_WORK TO COMPLETE_
Write every line of the items below as a numbered list, omitting blank lines.

(Extracted data entries)
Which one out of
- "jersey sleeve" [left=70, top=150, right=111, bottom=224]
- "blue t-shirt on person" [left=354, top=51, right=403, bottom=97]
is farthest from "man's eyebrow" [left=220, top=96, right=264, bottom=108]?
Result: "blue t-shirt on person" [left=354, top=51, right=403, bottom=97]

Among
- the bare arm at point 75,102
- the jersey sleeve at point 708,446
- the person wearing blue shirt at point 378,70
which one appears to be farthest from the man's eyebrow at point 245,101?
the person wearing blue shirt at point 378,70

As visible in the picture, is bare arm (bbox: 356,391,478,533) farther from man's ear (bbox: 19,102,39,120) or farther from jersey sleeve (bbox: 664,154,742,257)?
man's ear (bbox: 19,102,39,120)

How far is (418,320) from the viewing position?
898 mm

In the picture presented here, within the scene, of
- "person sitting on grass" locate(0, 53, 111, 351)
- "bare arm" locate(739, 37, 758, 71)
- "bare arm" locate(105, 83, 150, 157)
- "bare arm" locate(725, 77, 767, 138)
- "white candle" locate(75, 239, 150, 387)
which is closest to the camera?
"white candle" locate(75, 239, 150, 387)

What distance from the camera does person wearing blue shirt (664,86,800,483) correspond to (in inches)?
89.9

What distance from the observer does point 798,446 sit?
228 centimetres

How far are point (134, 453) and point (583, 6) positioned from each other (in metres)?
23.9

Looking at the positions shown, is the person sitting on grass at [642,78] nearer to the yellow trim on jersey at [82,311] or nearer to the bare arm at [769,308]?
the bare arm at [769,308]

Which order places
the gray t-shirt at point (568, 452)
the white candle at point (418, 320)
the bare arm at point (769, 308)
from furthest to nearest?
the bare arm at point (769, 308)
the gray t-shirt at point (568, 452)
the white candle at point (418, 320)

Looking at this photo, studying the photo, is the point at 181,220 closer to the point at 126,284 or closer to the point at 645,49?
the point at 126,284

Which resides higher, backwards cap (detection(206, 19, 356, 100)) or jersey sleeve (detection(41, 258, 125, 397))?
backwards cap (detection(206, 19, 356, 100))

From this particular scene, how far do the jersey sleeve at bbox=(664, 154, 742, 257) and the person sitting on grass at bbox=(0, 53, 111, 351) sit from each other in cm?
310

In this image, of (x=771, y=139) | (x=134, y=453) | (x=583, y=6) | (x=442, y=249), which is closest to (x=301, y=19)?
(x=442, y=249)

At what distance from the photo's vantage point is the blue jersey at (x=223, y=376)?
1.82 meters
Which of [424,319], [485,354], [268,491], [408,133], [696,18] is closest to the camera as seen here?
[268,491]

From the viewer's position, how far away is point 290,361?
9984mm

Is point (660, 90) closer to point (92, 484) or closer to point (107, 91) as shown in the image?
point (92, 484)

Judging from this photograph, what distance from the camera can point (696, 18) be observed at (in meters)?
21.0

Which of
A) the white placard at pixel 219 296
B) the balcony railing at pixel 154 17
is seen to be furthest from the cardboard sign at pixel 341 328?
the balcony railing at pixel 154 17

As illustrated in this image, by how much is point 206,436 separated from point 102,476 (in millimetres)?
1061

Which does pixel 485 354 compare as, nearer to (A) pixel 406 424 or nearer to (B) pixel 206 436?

_OUTPUT_
1. Which one out of
2. - "jersey sleeve" [left=70, top=150, right=111, bottom=224]
3. - "blue t-shirt on person" [left=354, top=51, right=403, bottom=97]
4. is farthest from "man's eyebrow" [left=220, top=96, right=264, bottom=108]?
5. Result: "blue t-shirt on person" [left=354, top=51, right=403, bottom=97]
6. Among
7. - the bare arm at point 75,102
8. - the jersey sleeve at point 708,446
9. - the person wearing blue shirt at point 378,70
10. which one appears to be farthest from the man's eyebrow at point 245,101?
11. the person wearing blue shirt at point 378,70
12. As visible in the picture, is bare arm (bbox: 356,391,478,533) farther from man's ear (bbox: 19,102,39,120) or farther from jersey sleeve (bbox: 664,154,742,257)?
13. man's ear (bbox: 19,102,39,120)
14. How far is (418,320) from the viewing position?
15. 898 mm
16. In the picture presented here, within the scene, of
17. - "person sitting on grass" locate(0, 53, 111, 351)
18. - "bare arm" locate(739, 37, 758, 71)
19. - "bare arm" locate(105, 83, 150, 157)
20. - "bare arm" locate(725, 77, 767, 138)
21. - "white candle" locate(75, 239, 150, 387)
22. which is closest to the camera?
23. "white candle" locate(75, 239, 150, 387)
24. What distance from the camera does person wearing blue shirt (664,86,800,483) correspond to (in inches)?
25. 89.9
26. What distance from the observer does point 798,446 sit?
27. 228 centimetres
28. How far are point (134, 453) and point (583, 6) positioned from each other (in metres)?
29. 23.9
30. Looking at the positions shown, is the person sitting on grass at [642,78] nearer to the yellow trim on jersey at [82,311] or nearer to the bare arm at [769,308]?
31. the bare arm at [769,308]
32. Which order places
33. the gray t-shirt at point (568, 452)
34. the white candle at point (418, 320)
35. the bare arm at point (769, 308)
36. from furthest to nearest?
37. the bare arm at point (769, 308)
38. the gray t-shirt at point (568, 452)
39. the white candle at point (418, 320)
40. Looking at this photo, studying the photo, is the point at 181,220 closer to the point at 126,284 or closer to the point at 645,49?
41. the point at 126,284
42. Which resides higher, backwards cap (detection(206, 19, 356, 100)) or jersey sleeve (detection(41, 258, 125, 397))?
43. backwards cap (detection(206, 19, 356, 100))
44. From this particular scene, how far do the jersey sleeve at bbox=(664, 154, 742, 257) and the person sitting on grass at bbox=(0, 53, 111, 351) sit from each other in cm?
45. 310
46. In this image, of (x=771, y=139) | (x=134, y=453) | (x=583, y=6) | (x=442, y=249), which is closest to (x=301, y=19)?
47. (x=442, y=249)
48. At what distance from the photo's vantage point is the blue jersey at (x=223, y=376)?
49. 1.82 meters
50. Which of [424,319], [485,354], [268,491], [408,133], [696,18] is closest to the camera as seen here?
51. [268,491]
52. From the viewer's position, how far away is point 290,361?
53. 9984mm
54. Is point (660, 90) closer to point (92, 484) or closer to point (107, 91) as shown in the image?
55. point (92, 484)
56. Judging from this photograph, what distance from the camera can point (696, 18) be observed at (in meters)?
57. 21.0
58. Which of
59. A) the white placard at pixel 219 296
60. B) the balcony railing at pixel 154 17
61. is seen to be furthest from the cardboard sign at pixel 341 328?
62. the balcony railing at pixel 154 17
63. As illustrated in this image, by how much is point 206,436 separated from point 102,476 (in millimetres)?
64. 1061
65. Which does pixel 485 354 compare as, nearer to (A) pixel 406 424 or nearer to (B) pixel 206 436?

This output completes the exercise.